Uma missão parlamentar liderada pelo senador Nelsinho Trad (PSD-MS) viajará a Washington nos próximos dias com o objetivo de convencer congressistas e membros do governo norte-americano a reavaliar os impactos das tarifas. Internamente, o Planalto também orienta empresários brasileiros a mobilizarem seus parceiros comerciais nos EUA para exercerem pressão contrária à medida.
“Queremos mostrar que as tarifas vão afetar diretamente o consumidor norte-americano médio, encarecendo itens do cotidiano como café e suco de laranja”, explicou um assessor do governo.
Em paralelo, técnicos da Presidência, do Ministério da Fazenda e do MDIC estudam opções legais e econômicas para uma eventual retaliação. Em pronunciamento em rede nacional, Lula classificou a medida como "chantagem inaceitável" e garantiu que o Brasil usará "todos os instrumentos legais" para reagir, incluindo a Lei da Reciprocidade e ações na Organização Mundial do Comércio (OMC).
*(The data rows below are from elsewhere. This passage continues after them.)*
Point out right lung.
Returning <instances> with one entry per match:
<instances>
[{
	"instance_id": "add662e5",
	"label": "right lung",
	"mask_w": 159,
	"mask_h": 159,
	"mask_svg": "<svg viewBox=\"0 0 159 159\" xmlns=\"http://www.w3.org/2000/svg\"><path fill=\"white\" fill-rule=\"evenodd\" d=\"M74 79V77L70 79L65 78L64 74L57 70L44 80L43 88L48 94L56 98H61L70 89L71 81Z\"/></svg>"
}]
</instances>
☆ Divergência sobre medidas contra empresas americanas - Em evento da UNE em Goiânia, Lula sinalizou que o governo avalia ampliar a taxação de empresas digitais dos EUA. “Eu queria dizer para vocês que a gente vai julgar e vai cobrar impostos das empresas americanas digitais”, disse o presidente. No entanto, no dia seguinte, o Ministério da Fazenda publicou nota oficial negando que o governo avalie controlar dividendos ou adotar medidas mais rigorosas de retaliação.
Fontes do Planalto afirmam que qualquer decisão nesse sentido só será anunciada após o aval direto de Lula, justamente para evitar exposição prematura de estratégias em um cenário ainda imprevisível. Nos bastidores, especula-se que as represálias brasileiras poderiam envolver a quebra de patentes de medicamentos e direitos autorais de produtos culturais.
☆ Interferência bolsonarista nos EUA - O governo brasileiro também vê com preocupação a atuação de figuras próximas a Bolsonaro no processo de articulação das tarifas, especialmente o deputado federal licenciado Eduardo Bolsonaro (PL-SP), que se mudou para os Estados Unidos no início do ano. Segundo uma fonte do governo, as decisões estariam sendo tomadas fora dos canais institucionais habituais, com forte influência do entorno político do ex-presidente.
Esse alinhamento entre bolsonarismo e trumpismo, avaliam interlocutores de Lula, representa mais do que um embate comercial: é um capítulo da disputa geopolítica e ideológica entre os dois líderes e suas respectivas visões de mundo.